■ WORK TO COMPLETE
Reproduce the lines below as a numbered list, omitting blank lines and leaving out the pictures.

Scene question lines
= = = = = = =

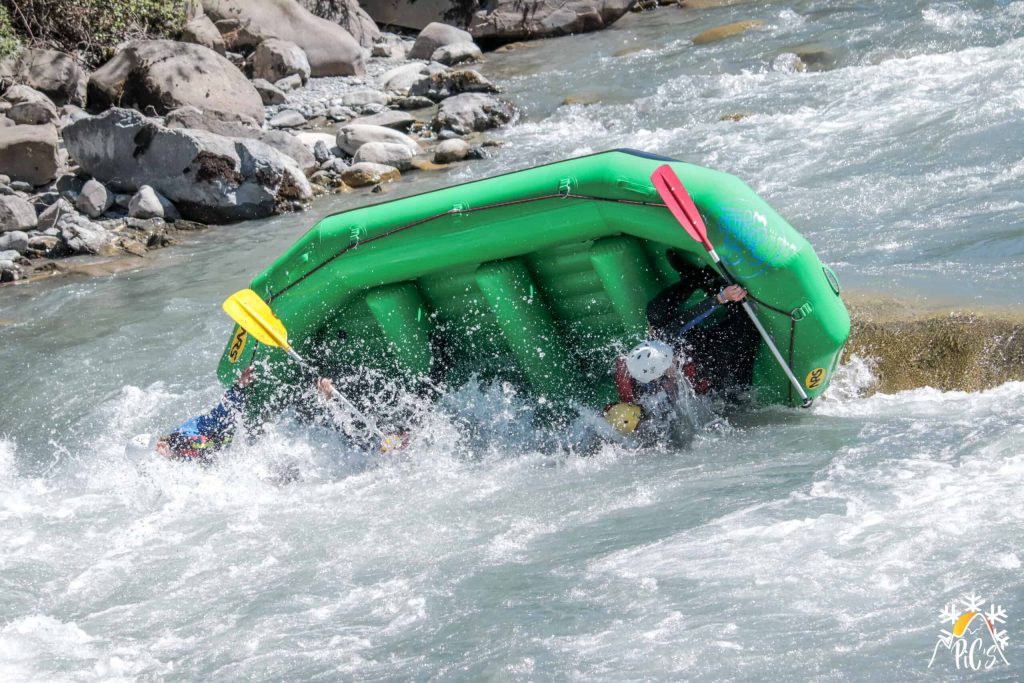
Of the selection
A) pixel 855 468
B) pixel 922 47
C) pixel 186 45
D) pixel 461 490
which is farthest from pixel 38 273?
pixel 922 47

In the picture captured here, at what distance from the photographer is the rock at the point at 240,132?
476 inches

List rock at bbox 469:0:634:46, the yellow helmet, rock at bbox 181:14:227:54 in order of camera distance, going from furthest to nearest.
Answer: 1. rock at bbox 469:0:634:46
2. rock at bbox 181:14:227:54
3. the yellow helmet

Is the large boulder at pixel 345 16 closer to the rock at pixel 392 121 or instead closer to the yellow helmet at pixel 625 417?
the rock at pixel 392 121

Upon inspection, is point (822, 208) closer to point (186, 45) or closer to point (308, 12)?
point (186, 45)

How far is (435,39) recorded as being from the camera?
56.9ft

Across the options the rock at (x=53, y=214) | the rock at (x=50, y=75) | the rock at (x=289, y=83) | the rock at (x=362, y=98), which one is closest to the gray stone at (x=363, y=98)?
the rock at (x=362, y=98)

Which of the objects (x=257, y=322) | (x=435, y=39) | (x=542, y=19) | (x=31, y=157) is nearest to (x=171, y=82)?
(x=31, y=157)

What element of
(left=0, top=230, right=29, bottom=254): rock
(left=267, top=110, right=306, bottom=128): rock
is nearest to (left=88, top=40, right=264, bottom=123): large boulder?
(left=267, top=110, right=306, bottom=128): rock

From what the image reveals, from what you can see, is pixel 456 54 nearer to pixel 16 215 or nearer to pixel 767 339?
pixel 16 215

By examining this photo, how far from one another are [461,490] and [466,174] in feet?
21.2

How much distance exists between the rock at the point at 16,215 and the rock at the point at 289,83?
215 inches

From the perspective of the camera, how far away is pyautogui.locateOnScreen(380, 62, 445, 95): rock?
605 inches

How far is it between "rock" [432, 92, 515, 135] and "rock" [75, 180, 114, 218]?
149 inches

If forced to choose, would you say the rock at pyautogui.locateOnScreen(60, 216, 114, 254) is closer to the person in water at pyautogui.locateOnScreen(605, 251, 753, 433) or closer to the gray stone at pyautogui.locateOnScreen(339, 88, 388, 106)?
the gray stone at pyautogui.locateOnScreen(339, 88, 388, 106)
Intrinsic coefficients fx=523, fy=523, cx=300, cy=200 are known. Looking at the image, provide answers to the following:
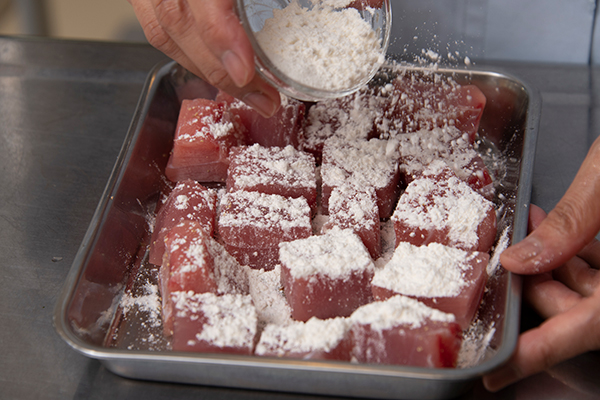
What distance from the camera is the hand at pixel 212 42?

= = = = = = =

■ SOLUTION BELOW
1. Of the selection
2. A) pixel 855 468
3. B) pixel 922 47
4. C) pixel 186 45
5. D) pixel 461 490
6. which is farthest from pixel 38 273?
7. pixel 922 47
8. In the picture captured here, at what distance from the photographer is the rock at the point at 240,132?
9. 476 inches
10. List rock at bbox 469:0:634:46, the yellow helmet, rock at bbox 181:14:227:54 in order of camera distance, going from furthest to nearest.
11. Answer: 1. rock at bbox 469:0:634:46
12. 2. rock at bbox 181:14:227:54
13. 3. the yellow helmet
14. Is the large boulder at pixel 345 16 closer to the rock at pixel 392 121 or instead closer to the yellow helmet at pixel 625 417?
15. the rock at pixel 392 121
16. Upon inspection, is point (822, 208) closer to point (186, 45) or closer to point (308, 12)?
17. point (186, 45)
18. How far is (435,39) recorded as being from the camera?
19. 56.9ft
20. Across the options the rock at (x=53, y=214) | the rock at (x=50, y=75) | the rock at (x=289, y=83) | the rock at (x=362, y=98), which one is closest to the gray stone at (x=363, y=98)?
21. the rock at (x=362, y=98)
22. Which of the objects (x=257, y=322) | (x=435, y=39) | (x=542, y=19) | (x=31, y=157) is nearest to (x=171, y=82)?
23. (x=31, y=157)
24. What element of
25. (left=0, top=230, right=29, bottom=254): rock
26. (left=267, top=110, right=306, bottom=128): rock
27. is nearest to (left=88, top=40, right=264, bottom=123): large boulder?
28. (left=267, top=110, right=306, bottom=128): rock
29. From what the image reveals, from what you can see, is pixel 456 54 nearer to pixel 16 215 or nearer to pixel 767 339?
30. pixel 16 215
31. By examining this photo, how far from one another are [461,490] and [466,174] in feet?
32. 21.2
33. How much distance exists between the rock at the point at 16,215 and the rock at the point at 289,83?
34. 215 inches
35. From the perspective of the camera, how far away is pyautogui.locateOnScreen(380, 62, 445, 95): rock?
36. 605 inches
37. How far is it between "rock" [432, 92, 515, 135] and "rock" [75, 180, 114, 218]?
38. 149 inches
39. If forced to choose, would you say the rock at pyautogui.locateOnScreen(60, 216, 114, 254) is closer to the person in water at pyautogui.locateOnScreen(605, 251, 753, 433) or closer to the gray stone at pyautogui.locateOnScreen(339, 88, 388, 106)?
40. the gray stone at pyautogui.locateOnScreen(339, 88, 388, 106)
41. Intrinsic coefficients fx=523, fy=523, cx=300, cy=200 are known. Looking at the image, provide answers to the following:
42. What distance from the camera is the hand at pixel 212 42?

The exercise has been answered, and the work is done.